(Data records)
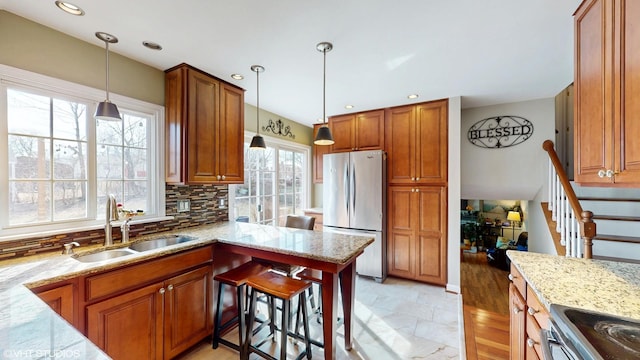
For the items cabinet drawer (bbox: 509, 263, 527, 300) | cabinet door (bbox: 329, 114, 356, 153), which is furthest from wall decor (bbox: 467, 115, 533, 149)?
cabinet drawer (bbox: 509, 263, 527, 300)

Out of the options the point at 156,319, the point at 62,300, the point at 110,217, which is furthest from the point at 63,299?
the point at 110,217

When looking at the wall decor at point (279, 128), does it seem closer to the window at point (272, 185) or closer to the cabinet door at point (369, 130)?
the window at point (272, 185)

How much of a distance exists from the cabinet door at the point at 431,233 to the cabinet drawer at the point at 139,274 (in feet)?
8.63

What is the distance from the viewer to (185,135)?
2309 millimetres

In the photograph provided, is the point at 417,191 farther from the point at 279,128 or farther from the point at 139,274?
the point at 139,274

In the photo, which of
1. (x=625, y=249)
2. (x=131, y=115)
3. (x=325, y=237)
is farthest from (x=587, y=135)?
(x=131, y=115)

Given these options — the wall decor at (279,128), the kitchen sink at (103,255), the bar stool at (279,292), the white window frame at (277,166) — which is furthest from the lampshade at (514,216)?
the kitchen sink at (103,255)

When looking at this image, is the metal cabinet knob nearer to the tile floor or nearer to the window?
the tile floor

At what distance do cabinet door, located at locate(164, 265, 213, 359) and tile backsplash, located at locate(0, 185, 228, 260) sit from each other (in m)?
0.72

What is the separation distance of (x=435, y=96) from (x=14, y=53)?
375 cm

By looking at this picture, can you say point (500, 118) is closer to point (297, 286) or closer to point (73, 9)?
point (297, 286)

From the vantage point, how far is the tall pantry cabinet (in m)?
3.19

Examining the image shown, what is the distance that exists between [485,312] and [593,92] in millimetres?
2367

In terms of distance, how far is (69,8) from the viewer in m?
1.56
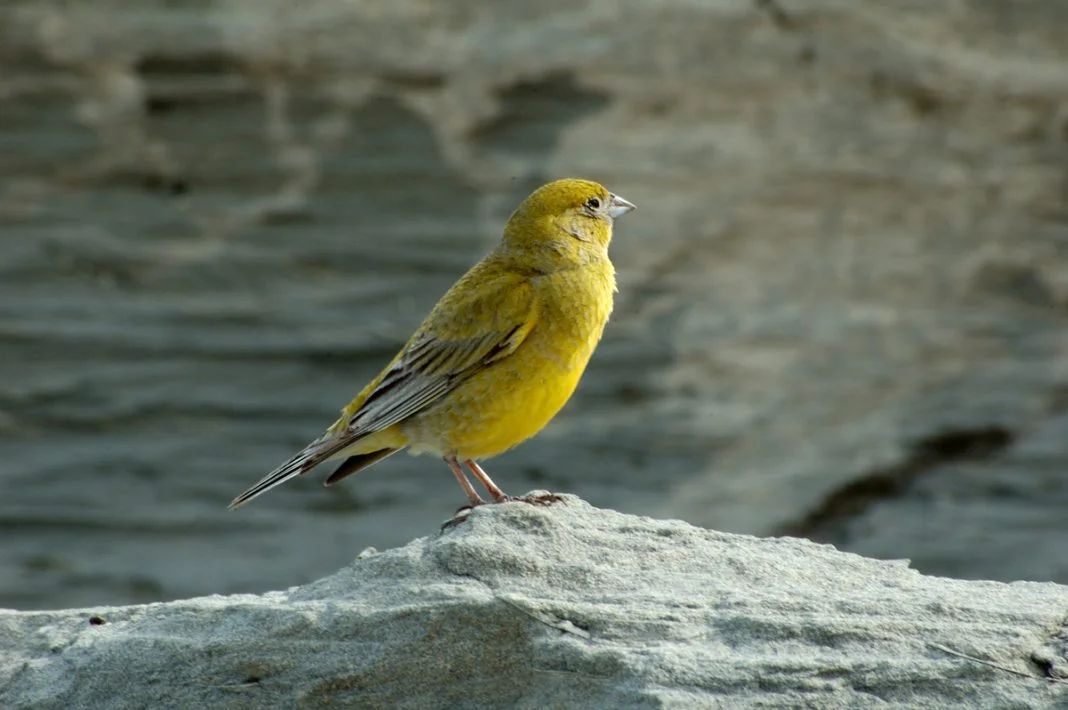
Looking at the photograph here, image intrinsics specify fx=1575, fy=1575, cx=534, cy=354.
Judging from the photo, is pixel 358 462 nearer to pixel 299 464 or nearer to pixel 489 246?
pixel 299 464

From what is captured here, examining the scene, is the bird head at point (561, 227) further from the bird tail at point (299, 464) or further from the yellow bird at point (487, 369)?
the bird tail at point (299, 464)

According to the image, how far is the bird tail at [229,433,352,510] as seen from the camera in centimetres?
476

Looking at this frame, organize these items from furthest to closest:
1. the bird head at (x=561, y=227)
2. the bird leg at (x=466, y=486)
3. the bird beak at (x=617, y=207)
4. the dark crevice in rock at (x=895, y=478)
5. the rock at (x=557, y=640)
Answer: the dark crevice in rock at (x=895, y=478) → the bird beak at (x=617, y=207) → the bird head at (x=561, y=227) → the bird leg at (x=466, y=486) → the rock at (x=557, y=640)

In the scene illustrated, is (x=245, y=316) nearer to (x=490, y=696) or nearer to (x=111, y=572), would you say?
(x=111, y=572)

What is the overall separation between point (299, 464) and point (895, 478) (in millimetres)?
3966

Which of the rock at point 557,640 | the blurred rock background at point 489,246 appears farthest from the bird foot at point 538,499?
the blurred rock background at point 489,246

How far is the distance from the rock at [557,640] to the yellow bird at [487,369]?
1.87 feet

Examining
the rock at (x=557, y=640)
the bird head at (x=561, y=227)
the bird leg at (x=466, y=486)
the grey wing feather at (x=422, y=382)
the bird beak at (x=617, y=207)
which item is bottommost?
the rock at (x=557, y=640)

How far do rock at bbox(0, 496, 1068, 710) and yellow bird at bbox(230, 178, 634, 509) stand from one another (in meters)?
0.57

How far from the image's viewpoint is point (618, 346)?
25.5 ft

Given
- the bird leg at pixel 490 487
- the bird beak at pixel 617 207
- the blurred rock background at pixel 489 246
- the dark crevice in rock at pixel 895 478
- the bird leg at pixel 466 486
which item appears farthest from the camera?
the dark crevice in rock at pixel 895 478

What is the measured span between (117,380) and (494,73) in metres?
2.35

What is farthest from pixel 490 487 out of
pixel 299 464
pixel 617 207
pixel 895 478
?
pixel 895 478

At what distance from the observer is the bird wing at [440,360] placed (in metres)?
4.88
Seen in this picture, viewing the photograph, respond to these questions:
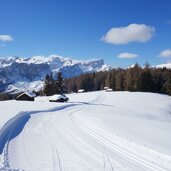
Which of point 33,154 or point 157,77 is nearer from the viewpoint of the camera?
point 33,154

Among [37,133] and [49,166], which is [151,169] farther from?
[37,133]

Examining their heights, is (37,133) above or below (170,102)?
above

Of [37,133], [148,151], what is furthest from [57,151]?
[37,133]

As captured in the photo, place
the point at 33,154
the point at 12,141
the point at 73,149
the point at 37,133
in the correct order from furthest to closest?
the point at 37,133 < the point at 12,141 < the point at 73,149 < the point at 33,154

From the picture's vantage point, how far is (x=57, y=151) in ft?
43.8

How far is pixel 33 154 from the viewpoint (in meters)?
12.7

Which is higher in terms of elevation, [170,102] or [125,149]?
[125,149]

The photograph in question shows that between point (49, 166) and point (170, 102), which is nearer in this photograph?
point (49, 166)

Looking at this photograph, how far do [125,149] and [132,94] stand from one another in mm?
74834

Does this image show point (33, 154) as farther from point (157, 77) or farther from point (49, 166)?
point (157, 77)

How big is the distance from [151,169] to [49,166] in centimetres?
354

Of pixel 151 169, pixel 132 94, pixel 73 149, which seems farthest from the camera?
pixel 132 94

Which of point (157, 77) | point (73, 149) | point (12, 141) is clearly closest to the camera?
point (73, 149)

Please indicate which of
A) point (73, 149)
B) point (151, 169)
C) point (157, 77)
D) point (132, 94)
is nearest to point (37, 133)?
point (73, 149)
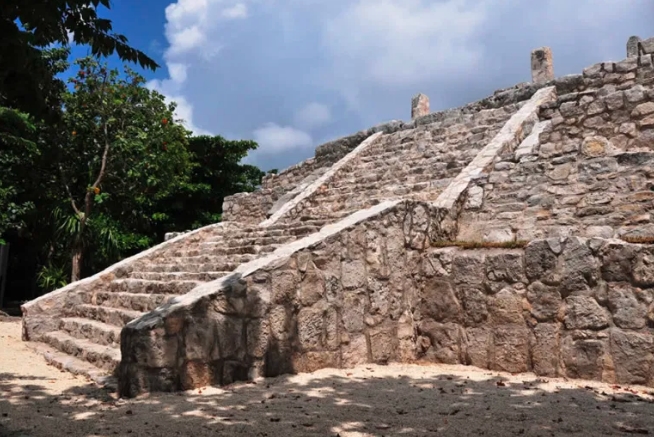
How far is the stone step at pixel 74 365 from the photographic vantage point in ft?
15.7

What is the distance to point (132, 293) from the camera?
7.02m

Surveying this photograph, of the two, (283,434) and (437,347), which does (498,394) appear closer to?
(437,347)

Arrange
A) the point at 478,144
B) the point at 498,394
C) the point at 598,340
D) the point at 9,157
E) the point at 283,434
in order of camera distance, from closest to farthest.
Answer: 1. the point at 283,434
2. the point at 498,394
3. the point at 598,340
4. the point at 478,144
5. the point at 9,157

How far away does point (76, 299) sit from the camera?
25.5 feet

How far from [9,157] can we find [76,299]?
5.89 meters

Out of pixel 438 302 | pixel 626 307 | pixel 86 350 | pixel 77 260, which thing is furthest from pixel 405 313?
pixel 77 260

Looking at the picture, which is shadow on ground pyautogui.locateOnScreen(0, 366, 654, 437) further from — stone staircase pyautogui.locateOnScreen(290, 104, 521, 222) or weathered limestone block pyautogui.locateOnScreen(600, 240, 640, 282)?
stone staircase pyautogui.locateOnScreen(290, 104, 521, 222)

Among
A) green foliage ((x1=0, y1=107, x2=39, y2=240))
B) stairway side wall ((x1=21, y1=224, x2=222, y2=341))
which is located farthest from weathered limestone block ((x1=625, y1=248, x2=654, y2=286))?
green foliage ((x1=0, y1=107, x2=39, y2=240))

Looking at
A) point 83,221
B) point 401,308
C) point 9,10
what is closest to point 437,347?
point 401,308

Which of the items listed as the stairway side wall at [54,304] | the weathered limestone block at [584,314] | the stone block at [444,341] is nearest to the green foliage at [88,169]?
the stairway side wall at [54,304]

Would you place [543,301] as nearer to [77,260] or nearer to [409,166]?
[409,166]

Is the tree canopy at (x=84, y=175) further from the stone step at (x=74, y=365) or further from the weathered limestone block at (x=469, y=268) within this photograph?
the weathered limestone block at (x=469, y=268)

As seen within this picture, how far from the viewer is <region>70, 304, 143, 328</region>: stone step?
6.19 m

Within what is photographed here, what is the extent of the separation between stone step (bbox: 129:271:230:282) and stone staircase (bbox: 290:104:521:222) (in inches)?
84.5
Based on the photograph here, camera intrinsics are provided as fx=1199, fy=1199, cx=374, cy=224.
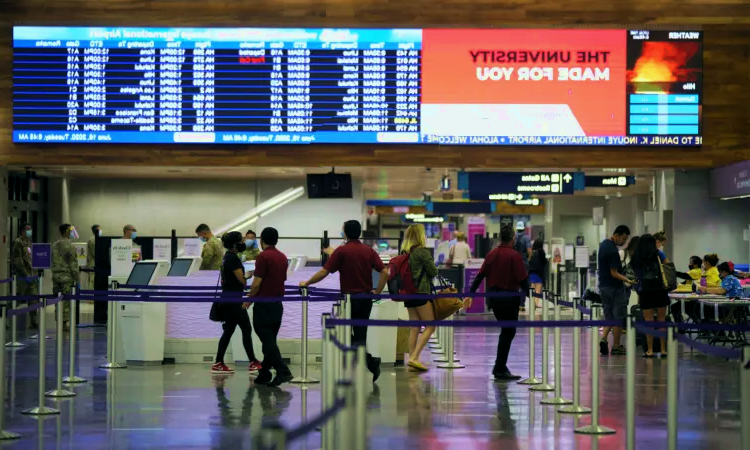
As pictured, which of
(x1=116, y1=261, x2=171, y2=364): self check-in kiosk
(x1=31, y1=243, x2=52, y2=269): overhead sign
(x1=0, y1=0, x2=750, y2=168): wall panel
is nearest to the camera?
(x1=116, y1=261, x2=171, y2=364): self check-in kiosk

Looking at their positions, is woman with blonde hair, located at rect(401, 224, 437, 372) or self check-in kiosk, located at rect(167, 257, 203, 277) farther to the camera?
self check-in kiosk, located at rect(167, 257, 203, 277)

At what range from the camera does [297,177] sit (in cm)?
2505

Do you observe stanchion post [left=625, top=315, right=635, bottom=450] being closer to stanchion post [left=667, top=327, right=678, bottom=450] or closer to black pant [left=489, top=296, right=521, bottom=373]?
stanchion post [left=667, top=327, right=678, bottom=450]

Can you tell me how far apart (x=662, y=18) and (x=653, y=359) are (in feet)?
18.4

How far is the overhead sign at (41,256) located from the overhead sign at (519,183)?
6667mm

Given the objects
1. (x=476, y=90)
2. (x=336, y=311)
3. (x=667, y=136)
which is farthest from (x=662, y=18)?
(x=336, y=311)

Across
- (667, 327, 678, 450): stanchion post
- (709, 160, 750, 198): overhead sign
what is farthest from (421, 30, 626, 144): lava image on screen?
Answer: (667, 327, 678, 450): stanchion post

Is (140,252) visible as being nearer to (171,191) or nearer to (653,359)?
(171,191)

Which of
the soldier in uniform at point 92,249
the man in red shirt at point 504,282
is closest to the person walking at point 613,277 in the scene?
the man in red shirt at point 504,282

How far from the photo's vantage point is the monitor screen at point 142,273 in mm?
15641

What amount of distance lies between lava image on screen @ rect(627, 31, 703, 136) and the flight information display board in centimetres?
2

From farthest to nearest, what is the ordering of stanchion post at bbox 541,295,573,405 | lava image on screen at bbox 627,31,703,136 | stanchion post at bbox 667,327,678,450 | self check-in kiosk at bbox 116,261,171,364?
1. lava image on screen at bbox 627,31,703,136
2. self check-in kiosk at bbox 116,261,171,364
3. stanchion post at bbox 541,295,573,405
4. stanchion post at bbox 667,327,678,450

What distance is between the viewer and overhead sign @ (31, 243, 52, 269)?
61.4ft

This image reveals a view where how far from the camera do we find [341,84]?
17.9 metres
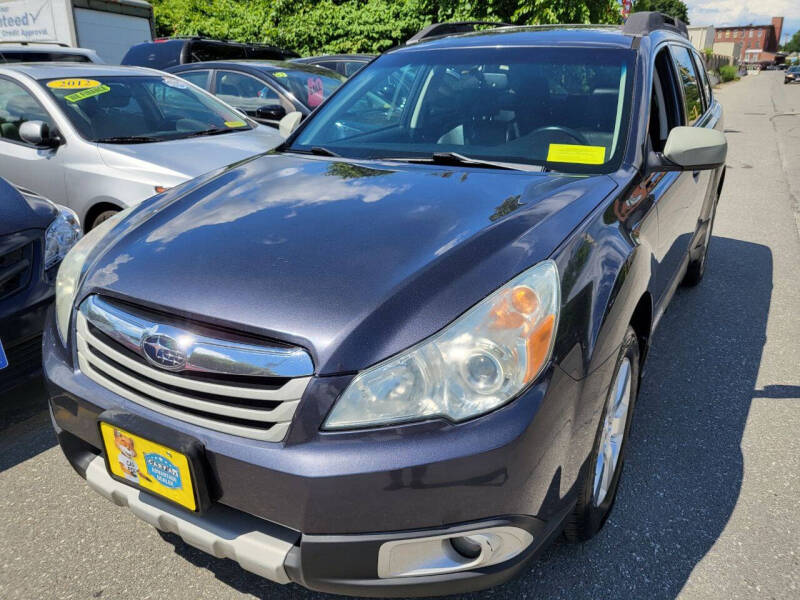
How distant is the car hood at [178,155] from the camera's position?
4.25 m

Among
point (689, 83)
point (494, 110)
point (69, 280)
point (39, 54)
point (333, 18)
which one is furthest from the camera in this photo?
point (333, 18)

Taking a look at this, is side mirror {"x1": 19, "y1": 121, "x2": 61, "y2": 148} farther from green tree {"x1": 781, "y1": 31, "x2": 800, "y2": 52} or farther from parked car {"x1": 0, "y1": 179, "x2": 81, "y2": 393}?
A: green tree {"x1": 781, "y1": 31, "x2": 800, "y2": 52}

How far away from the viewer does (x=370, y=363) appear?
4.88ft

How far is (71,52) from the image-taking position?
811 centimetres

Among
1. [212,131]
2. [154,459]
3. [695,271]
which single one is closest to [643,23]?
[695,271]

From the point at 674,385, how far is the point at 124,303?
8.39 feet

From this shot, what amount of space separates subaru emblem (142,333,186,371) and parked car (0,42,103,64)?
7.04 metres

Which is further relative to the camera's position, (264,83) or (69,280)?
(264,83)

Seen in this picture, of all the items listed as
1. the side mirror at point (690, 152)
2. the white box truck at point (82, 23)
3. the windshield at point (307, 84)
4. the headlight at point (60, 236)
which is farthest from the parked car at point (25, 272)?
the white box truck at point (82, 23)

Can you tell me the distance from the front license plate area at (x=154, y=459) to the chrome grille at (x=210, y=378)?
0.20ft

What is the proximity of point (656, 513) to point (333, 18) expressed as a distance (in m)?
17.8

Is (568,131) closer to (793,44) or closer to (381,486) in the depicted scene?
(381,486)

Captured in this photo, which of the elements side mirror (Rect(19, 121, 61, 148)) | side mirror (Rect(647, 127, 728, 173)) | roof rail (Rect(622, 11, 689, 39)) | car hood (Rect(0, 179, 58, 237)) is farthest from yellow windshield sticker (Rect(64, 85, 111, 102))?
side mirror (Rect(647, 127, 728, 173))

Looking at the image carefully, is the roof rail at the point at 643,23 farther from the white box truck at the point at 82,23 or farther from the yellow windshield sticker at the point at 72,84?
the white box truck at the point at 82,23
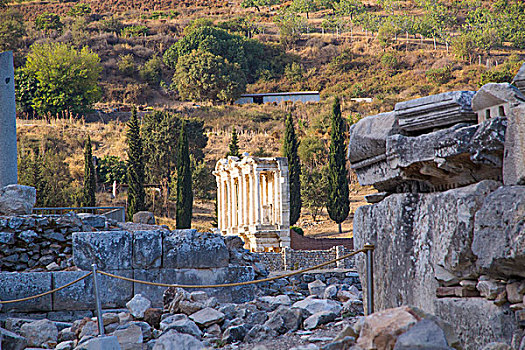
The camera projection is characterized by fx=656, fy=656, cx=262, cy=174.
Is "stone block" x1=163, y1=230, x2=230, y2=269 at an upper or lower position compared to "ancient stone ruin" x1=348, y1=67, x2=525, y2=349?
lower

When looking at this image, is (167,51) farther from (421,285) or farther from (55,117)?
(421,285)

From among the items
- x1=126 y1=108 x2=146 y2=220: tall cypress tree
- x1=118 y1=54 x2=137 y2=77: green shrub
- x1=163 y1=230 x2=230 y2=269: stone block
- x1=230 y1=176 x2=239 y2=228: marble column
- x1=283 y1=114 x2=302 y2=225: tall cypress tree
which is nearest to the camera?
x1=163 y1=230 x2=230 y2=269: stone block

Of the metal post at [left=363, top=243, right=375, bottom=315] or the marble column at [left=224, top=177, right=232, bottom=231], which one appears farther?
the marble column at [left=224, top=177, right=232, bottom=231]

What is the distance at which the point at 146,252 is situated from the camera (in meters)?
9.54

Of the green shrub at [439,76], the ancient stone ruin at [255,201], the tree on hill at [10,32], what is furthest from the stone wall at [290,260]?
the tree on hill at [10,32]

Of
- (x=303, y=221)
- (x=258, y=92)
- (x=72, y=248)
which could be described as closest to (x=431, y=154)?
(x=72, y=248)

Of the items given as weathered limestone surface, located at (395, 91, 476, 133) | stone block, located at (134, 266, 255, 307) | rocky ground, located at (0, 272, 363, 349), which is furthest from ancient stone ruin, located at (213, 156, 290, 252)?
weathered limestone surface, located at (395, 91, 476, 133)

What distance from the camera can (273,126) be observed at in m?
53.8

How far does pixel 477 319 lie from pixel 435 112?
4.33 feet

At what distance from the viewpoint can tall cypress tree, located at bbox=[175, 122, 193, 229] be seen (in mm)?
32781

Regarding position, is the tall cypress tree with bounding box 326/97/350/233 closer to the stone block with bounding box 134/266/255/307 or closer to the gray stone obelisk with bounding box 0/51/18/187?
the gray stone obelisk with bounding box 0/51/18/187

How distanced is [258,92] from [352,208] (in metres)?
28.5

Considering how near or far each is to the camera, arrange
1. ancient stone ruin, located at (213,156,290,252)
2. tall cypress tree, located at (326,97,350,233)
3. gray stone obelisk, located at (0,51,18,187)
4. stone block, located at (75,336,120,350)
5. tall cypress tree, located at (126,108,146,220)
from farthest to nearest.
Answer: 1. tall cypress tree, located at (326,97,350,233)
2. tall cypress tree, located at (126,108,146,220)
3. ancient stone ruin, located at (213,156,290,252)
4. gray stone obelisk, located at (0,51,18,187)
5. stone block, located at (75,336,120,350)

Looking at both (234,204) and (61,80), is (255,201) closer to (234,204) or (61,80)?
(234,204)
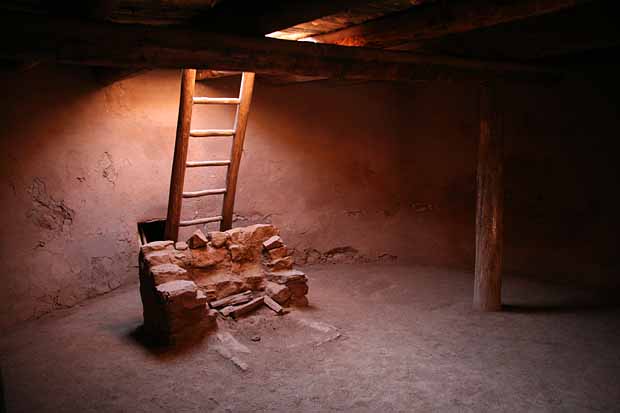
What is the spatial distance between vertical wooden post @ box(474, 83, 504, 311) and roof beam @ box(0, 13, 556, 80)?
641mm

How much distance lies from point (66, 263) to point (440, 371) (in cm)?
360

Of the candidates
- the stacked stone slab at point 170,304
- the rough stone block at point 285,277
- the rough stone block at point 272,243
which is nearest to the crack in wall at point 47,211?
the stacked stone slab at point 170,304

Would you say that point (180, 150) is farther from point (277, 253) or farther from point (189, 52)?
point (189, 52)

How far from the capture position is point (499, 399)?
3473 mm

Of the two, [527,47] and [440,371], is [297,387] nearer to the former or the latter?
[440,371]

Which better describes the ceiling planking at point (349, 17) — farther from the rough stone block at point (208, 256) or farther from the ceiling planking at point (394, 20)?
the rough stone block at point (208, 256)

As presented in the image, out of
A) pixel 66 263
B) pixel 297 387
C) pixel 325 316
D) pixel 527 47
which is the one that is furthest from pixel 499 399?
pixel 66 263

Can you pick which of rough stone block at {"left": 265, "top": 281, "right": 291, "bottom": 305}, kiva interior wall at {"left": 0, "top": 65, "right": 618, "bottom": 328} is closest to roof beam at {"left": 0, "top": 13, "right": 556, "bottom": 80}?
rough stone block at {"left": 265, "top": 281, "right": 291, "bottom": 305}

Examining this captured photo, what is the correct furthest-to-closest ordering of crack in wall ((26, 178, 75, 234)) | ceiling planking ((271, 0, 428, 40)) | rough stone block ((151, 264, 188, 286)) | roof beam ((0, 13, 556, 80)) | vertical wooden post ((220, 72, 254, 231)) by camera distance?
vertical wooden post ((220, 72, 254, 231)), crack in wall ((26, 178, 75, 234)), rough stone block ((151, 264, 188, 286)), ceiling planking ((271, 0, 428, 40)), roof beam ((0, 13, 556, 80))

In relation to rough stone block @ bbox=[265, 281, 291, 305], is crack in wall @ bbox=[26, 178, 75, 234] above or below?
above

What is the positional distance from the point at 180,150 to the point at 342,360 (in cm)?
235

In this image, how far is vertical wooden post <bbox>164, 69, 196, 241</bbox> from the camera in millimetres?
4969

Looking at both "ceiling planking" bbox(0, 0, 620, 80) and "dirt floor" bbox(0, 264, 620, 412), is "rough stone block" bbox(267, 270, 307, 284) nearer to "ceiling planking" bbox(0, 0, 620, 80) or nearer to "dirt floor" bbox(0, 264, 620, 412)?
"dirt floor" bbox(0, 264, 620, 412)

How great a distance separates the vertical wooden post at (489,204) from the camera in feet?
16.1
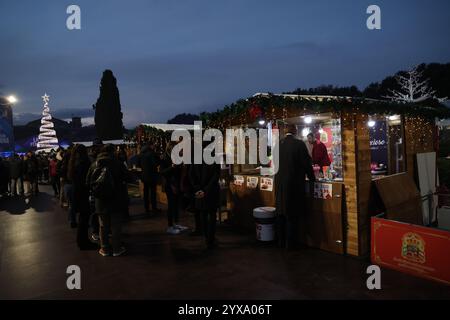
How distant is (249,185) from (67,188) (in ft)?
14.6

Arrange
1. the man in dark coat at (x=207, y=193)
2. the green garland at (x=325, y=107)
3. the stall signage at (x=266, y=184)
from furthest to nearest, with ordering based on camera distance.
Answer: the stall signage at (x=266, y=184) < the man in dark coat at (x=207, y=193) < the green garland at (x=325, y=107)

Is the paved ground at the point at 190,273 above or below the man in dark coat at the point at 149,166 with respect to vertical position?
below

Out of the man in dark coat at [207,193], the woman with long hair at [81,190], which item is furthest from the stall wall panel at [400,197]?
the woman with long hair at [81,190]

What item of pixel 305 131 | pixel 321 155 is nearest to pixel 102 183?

Exercise goal:
Your task is to quote exactly the lines from the one with "In this image, how" through the end of the material, both included, without reproducing any pictures.

Solution:
In this image, how far is vertical wooden post <bbox>164, 69, 196, 241</bbox> from the camera in millimetres?
4969

Looking at both "ceiling planking" bbox(0, 0, 620, 80) and "dirt floor" bbox(0, 264, 620, 412), is "rough stone block" bbox(267, 270, 307, 284) nearer to "ceiling planking" bbox(0, 0, 620, 80) or nearer to "dirt floor" bbox(0, 264, 620, 412)?
"dirt floor" bbox(0, 264, 620, 412)

How great a distance separates the vertical wooden post at (489,204) from the camera in feet?
16.1
How distant is (249,185) from (67,188) (in ft)?
14.6

Arrange
1. the man in dark coat at (x=207, y=193)
2. the green garland at (x=325, y=107)
3. the stall signage at (x=266, y=184)
from furthest to nearest, with ordering based on camera distance.
Answer: the stall signage at (x=266, y=184) < the man in dark coat at (x=207, y=193) < the green garland at (x=325, y=107)

Is the paved ground at the point at 190,273 above or below the man in dark coat at the point at 149,166 with respect to vertical position?
below

Out of the man in dark coat at [207,193], the woman with long hair at [81,190], which item is furthest from the stall wall panel at [400,197]?
the woman with long hair at [81,190]

What item of pixel 305 131 | pixel 321 155 is nearest to pixel 102 183?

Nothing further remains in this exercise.